Since George has not seen fit to nuke the Peg, I have decided that I'm going to keep posting until the Blog Gestapo come and carry me away.
My whole life I have always hated cats. I'm not sure why exactly, but everyone in my family hated cats, and I didn't want to be the black sheep. I viewed cats as having three goals in life: 1. To scratch up all the furniture possible. 2. To make many people's eyes turn red and water. 3. To make the house smell like cats.
Now I have come to the realization that all that is true, but only for "inside cats". Inside cats perform the above three activities with aloofness and overwhelming pride. Indoor cats do no one any good and have not the slightest whiff of affection for their owners.
Outdoor cats are another species entirely. They resemble indoor cats in the same way a fireplace fire resembles a forest fire.

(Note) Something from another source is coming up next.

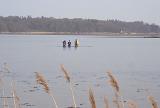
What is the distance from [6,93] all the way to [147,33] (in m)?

Six months ago my daughter convinced me, extremely begrudgingly, to get her a cat. I required that it not come in the house, but was still convinced I was going to hate this animal. "Lucy" became a member of our family, and my attitude toward her has completely changed.
"Cat" is much too docile a word for Lucy. "Killing Machine" would be more apropos. She has singlepawedly destroyed every mouse, chipmunk, moth, roach, and rat within a three house radius of our home. No rodent stands a chance against Lu. You don't have to give her much attention at all, and she is still happy as long as she has disemboweled some pesky pest in the last 24 hours. I am amazed to see her hunt--it's National Geographic come to suburban Birmingham.
She has become my favorite pet, and I apologize to outdoor cats everywhere.